The venous anatomy of infraumbilical abdominal skin and subcutaneous tissue is variable in the DIEP flap elevation. The SIEV distributes deep branches which perforate through the anterior rectus sheath and drain into the venae comitantes of the deep inferior epigastric artery (DIEA). The small connection between this superficial and deep venous system is via the oscillating veins [35]. During harvest of the DIEP flap, these perforating veins are inevitably interrupted. If the remaining perforators are inadequate, flap congestion results. The incidence of venous congestion of the DIEP flap is 2–8 %, and it must be treated by venous augmentation to relieve the congestion and alleviate flap morbidity [6].

Several effective techniques to augment or supercharge the venous outflow of DIEP flap have been established [6, 7]. The reports of the SIEV to the cephalic vein, thoracodorsal vein, lateral thoracic vein, basilic vein, DIEV, thoracoacromial vein, and proximal cut end of second DIEV venae comitantes have been well described [815].

The concept of venesection of the SIEV was proposed by Hartrampf CR Jr et al., Caplin DA, and Stasch [1618]. Hartrampf et al. inserted the arteriotomy cannula into the lumen of DIEA and DIEV and used it as a mechanical leech. Intermittent venous bleeding from the DIEV allowed the congested flap time to improve venous outflow and adapt to the new reversed blood circulation. Stasch et al. reported the success of the venesection of the SIEV. They introduced the cannula connected with a three-way tap extension into the SIEV and aspirated blood every 4–6 h.

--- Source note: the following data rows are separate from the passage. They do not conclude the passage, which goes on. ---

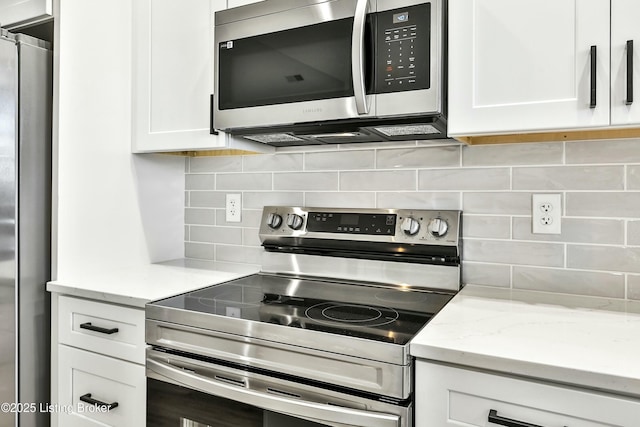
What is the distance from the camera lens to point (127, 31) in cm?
174

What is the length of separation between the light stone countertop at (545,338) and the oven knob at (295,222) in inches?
26.4

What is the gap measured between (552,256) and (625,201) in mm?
255

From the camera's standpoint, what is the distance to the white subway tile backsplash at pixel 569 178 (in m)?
1.27

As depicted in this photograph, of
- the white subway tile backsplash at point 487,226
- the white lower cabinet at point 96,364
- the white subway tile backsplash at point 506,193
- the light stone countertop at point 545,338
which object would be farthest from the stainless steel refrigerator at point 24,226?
the white subway tile backsplash at point 487,226

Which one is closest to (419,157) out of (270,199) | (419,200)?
(419,200)

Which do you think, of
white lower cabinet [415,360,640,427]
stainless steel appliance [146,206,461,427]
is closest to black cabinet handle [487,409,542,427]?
white lower cabinet [415,360,640,427]

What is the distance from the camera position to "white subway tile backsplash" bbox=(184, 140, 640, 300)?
127 cm

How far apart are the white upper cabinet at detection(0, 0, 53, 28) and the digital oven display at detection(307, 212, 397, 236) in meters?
1.21

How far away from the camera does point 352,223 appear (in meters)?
1.60

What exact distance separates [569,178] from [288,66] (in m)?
0.95

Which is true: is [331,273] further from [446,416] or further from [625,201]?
[625,201]

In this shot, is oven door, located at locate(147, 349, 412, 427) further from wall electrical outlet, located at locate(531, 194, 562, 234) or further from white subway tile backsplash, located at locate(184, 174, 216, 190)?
white subway tile backsplash, located at locate(184, 174, 216, 190)

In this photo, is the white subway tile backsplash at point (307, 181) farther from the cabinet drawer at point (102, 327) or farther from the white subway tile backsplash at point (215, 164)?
the cabinet drawer at point (102, 327)

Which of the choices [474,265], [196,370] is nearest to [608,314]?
→ [474,265]
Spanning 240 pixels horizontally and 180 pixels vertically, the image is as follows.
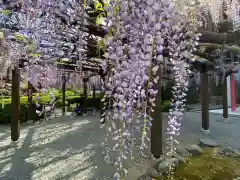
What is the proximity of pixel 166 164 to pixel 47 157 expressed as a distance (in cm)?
200

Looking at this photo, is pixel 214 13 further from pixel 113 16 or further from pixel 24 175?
pixel 24 175

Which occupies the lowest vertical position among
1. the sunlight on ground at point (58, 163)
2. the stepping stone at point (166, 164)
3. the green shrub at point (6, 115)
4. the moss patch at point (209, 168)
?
the moss patch at point (209, 168)

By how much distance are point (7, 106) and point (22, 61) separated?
10.8ft

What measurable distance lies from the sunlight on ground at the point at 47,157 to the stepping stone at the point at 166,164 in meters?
0.99

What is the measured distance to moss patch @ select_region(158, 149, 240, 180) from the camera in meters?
2.45

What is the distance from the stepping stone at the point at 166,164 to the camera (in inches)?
101

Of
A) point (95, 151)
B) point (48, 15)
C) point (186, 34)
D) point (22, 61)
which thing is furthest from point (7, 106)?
point (186, 34)

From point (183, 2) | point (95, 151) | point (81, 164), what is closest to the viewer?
point (183, 2)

After we noticed mild congestion of the flap and obvious engorgement of the SIEV, we decided to perform cannula venesection of the SIEV. It is a simple, quick procedure rather than the other microsurgical operative options. This procedure avoided further vessel dissection and the risk of additional microsurgical anastomosis. The total blood loss from the venesection in our case was only 110 ml, and blood transfusion was not needed.

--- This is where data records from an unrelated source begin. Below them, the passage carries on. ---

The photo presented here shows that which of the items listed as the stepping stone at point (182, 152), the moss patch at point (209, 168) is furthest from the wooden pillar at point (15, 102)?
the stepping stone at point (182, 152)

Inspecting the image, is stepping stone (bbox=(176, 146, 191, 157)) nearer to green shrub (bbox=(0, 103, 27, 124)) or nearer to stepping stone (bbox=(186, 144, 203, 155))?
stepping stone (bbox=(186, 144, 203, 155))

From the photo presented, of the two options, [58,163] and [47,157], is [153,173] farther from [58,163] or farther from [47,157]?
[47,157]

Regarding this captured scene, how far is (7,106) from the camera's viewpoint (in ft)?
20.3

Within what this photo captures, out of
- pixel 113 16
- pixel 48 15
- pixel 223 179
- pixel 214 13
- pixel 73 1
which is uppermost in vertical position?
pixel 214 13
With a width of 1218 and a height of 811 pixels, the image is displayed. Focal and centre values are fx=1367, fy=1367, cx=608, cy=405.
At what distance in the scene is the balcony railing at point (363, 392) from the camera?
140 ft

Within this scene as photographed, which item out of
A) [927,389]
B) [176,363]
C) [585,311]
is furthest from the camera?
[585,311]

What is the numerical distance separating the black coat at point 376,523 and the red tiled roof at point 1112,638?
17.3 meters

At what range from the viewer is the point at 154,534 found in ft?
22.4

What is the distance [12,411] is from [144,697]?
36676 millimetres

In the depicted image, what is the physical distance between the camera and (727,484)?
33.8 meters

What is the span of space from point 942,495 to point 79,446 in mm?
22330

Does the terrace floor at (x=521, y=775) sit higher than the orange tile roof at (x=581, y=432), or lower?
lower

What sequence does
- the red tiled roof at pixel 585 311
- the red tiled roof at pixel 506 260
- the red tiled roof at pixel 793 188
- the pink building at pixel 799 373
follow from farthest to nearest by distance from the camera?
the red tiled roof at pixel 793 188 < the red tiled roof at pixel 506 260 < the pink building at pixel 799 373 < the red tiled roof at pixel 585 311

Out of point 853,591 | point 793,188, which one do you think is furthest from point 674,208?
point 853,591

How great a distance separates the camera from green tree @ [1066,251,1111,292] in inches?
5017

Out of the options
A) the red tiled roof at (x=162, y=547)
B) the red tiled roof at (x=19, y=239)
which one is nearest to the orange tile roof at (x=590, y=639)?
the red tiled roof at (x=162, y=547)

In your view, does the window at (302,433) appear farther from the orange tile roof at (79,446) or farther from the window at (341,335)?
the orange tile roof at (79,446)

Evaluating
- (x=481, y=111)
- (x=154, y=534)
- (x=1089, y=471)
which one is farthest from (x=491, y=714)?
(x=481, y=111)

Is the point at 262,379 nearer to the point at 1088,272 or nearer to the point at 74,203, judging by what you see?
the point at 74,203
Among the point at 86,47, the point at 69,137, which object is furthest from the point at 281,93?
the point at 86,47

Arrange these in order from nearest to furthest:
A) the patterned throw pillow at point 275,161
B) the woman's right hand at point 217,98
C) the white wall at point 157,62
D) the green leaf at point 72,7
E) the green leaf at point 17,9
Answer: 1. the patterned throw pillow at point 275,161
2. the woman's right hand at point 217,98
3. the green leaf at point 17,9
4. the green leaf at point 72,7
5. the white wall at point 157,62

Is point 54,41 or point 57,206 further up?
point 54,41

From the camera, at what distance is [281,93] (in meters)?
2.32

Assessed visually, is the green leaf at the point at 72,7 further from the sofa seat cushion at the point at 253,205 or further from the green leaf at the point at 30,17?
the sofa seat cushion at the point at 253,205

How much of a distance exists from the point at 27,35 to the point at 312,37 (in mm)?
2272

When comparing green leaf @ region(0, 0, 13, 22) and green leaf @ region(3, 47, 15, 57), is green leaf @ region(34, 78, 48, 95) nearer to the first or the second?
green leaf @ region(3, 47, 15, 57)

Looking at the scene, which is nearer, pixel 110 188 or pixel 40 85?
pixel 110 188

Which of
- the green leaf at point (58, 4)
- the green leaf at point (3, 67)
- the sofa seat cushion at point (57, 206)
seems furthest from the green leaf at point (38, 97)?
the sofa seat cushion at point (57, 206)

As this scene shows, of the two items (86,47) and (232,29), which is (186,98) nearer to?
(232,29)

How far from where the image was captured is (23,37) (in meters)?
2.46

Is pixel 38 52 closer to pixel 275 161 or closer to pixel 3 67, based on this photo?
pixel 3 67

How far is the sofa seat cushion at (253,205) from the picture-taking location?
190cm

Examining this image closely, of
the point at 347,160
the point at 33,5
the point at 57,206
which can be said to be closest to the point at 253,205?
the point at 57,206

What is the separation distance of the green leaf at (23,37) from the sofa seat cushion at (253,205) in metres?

Since the venous congestion in the DIEP flap is multifactorial, it is very important to meticulously dissect and preserve the total length of SIEV during the DIEP flap elevation. If the flap congestion is recognized, prompt augmentation of venous outflow is required. Cannula venesection of the SIEV is a safe, simple, and effective way to salvage the venous congested DIEP flap.